As the legendary Suśruta, the ancient Ayurveda physician and surgeon, articulates, one should eat a proper quantity of food at the proper time by sitting on a raised platform. He explains, “After meals, we should sit comfortably like a king and go for a short walk. On eating, we should first take a sweet taste, followed by salt and sour tastes and, thereafter, pungent, bitter and astringent tastes. Sweet taste helps to overcome vayu in the stomach, especially in a hungry person; salt and sour tastes stimulate the digestive fire; and, the pungent, bitter and astringent tastes, taken in the end, subdue kapha dosha. Also, some fruits taken in the beginning help to overcome vata dosha. Indian gooseberry is recommended at the start, in-between and end of the meal. One should take heavy foods, up to one-third of the fullness and light foods can be taken up to satiation.”

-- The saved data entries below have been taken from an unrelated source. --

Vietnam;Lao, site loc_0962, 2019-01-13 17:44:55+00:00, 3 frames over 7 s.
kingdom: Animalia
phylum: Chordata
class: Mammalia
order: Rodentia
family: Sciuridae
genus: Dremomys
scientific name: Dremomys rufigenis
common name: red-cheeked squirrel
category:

Planning the right diet schedule according to the principles of Ayurveda is customised. The quantity of food is also highly individualised and subjective. Heavy meals, or small meals, are harmful to health. It is, therefore, necessary to fill the stomach with the right proportion of different kinds of food to maintain satiety and nutritional balance, while keeping in mind the purpose of maintenance of health, gaining or losing weight, or deriving other useful benefits thereto.